Auf der globalen Landkarte des Homeschoolings ist vor allem Deutschland ein Feindbild, weil es eines der wenigen westlichen Länder ist, in denen Heimunterricht tatsächlich verboten ist.

Wie sieht diese Vernetzung aus?

Stoeckl: Seit 2012 gibt es in Russland eine Homeschooling-Bewegung, die aus der Verbindung mit amerikanischen Homeschooling-Aktivisten entstanden ist. Auf der globalen Landkarte des Homeschoolings ist vor allem Deutschland ein Feindbild, weil es eines der wenigen westlichen Länder ist, in denen Heimunterricht tatsächlich verboten ist. In Deutschland gilt Schulpflicht und nicht wie in Österreich Unterrichtspflicht. Deshalb hat die amerikanische „Homeschool Legal Defence Association“ schon früh begonnen, Deutschland als Fall zu nehmen, um vor den Europäischen Gerichtshof für Menschenrechte zu gehen und Homeschooling als Menschenrecht einzuklagen.

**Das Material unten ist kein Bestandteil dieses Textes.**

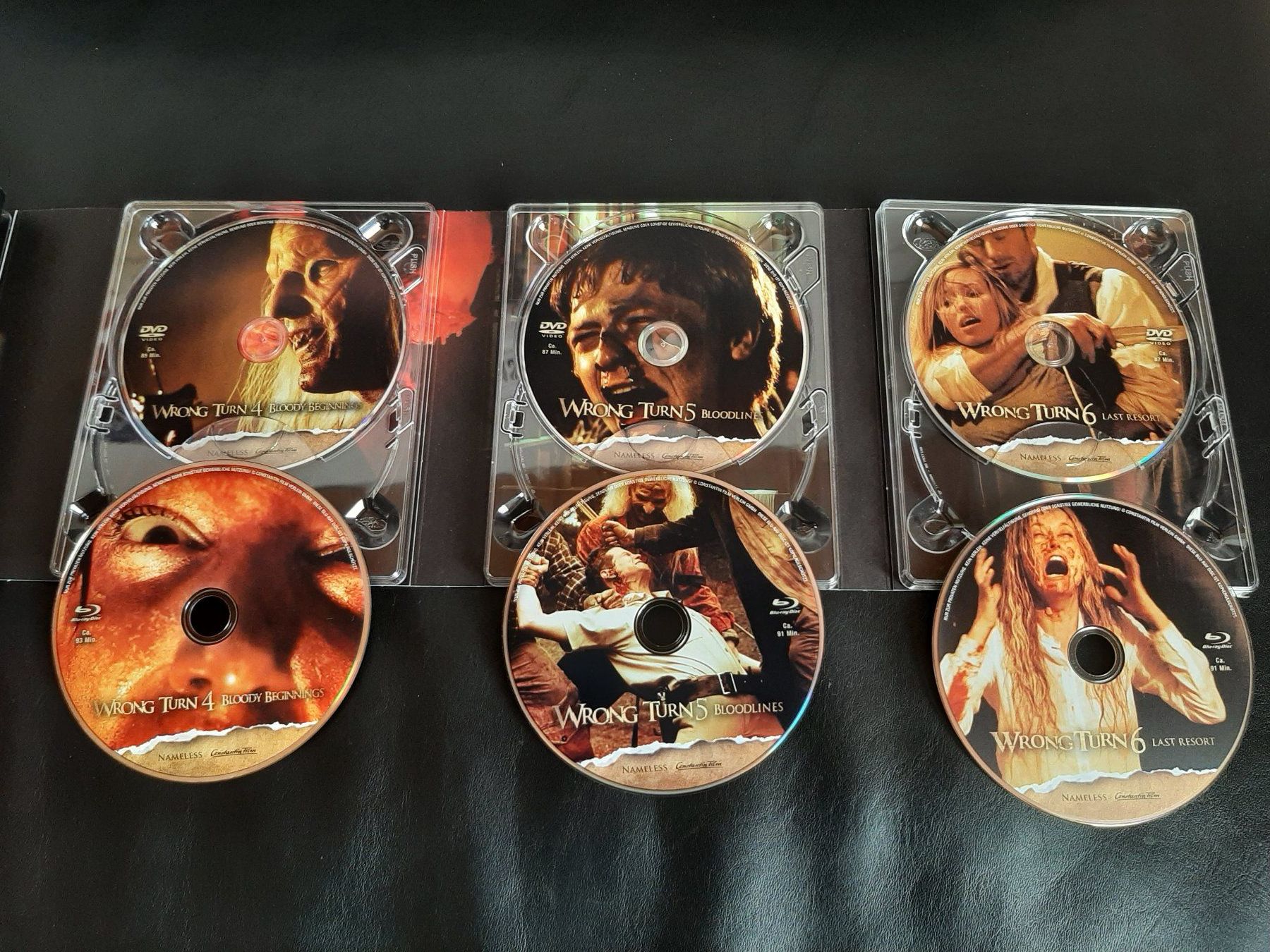 Alle DVDs: Wrong Turn 1-6 Blu-Ray + DVD Uncut Digipak Collection – Gebraucht aus Liestal von Film-Freak 7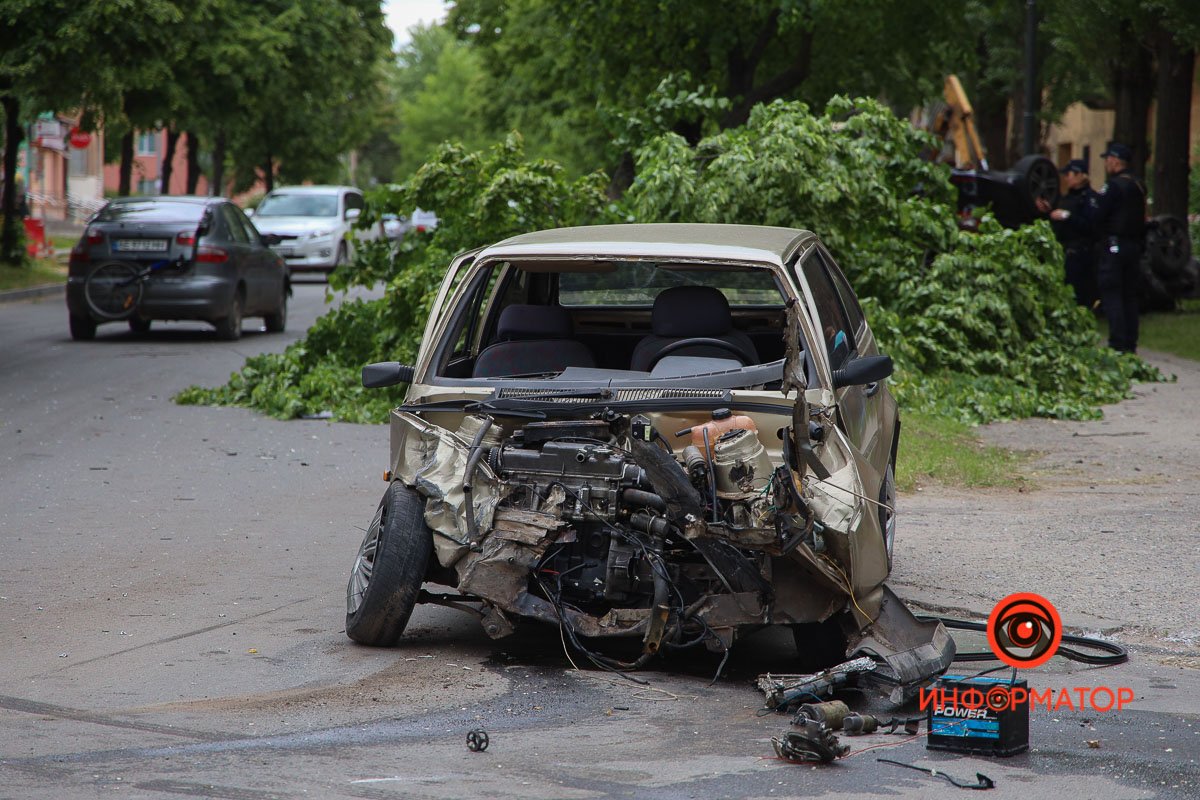 Здесь столкнулись Skoda и ЗАЗ Здесь столкнулись Skoda и ЗАЗ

Es geht um einen problematischen Reinheitsdiskurs. Diese Gruppen möchten in ihrer eigenen „Bubble“ bleiben.

Worauf beruft sich diese Organisation?

Stoeckl: Auf den Paragraph 26(3) der UN-Menschenrechtskonvention, der besagt, dass Eltern das Recht haben über die Ausbildung ihrer Kinder zu entscheiden. Aber natürlich gibt es kein Recht auf Homeschooling. Gemeinsam mit meiner Kollegin Julia Mourão Permoser habe ich darüber einen Artikel unter dem Titel „Reframing Human Rights: The Global Network of Moral Conservative Homeschooling Activists“ veröffentlicht.

Impfgegner, Homeschooler und der Antichrist

Im Grunde handelt es sich also um Identitätspolitik vom rechten Lager?

Stoeckl: Ja, es geht um einen problematischen Reinheitsdiskurs.  Diese Gruppen möchten in ihrer eigenen „Bubble“ bleiben, und Eltern glauben, ihre Kinder von Einflüssen, die sie „kontaminieren“ könnten, fernhalten zu müssen.

Die Impfleugner-Debatte war ein unerwartetes Geschenk für die Homeschooler.

Im deutschsprachigen Raum ist das Homeschooling seit der Pandemie stark mit Impfleugnern verbunden.

Stoeckl: Die Impfleugner-Debatte war ein unerwartetes Geschenk für die Homeschooler. Viele dieser konservativ christlichen Gruppen sind ja auch Impfgegner. Ein extremes Beispiel sind einige evangelikale Gruppen in den USA: Da in der Bibel steht, wer dem Antichristen folgt, bekomme ein sichtbares Mal auf den Körper, interpretieren sie die weltweite Impfaktion als Zeichen für das nahe Ende der Welt. In Österreich spielen bei einem Großteil der Schulabmeldungen solche religiösen Gründe keine Rolle. Es ist aber nicht auszuschließen, dass Leute, die sich aus diffusen Gründen für die Abmeldung aus der Schule entschieden haben, dann genau in eine esoterische, rechte oder ultrakonservative Richtung gedrängt werden. Gerade, wenn sie Inhalte zum Unterrichten daheim suchen, können sie auf indoktrinierendes Lehrmaterial stoßen.

 

AUF EINEN BLICK

Kristina Stoeckl ist Leiterin des Instituts für Soziologie an der Universität Innsbruck und Mitglied der Jungen Akademie der ÖAW. Sie ist START-Preisträgerin des Wissenschaftsfonds FWF und Preisträgerin eines Starting Grant des European Research Council (ERC).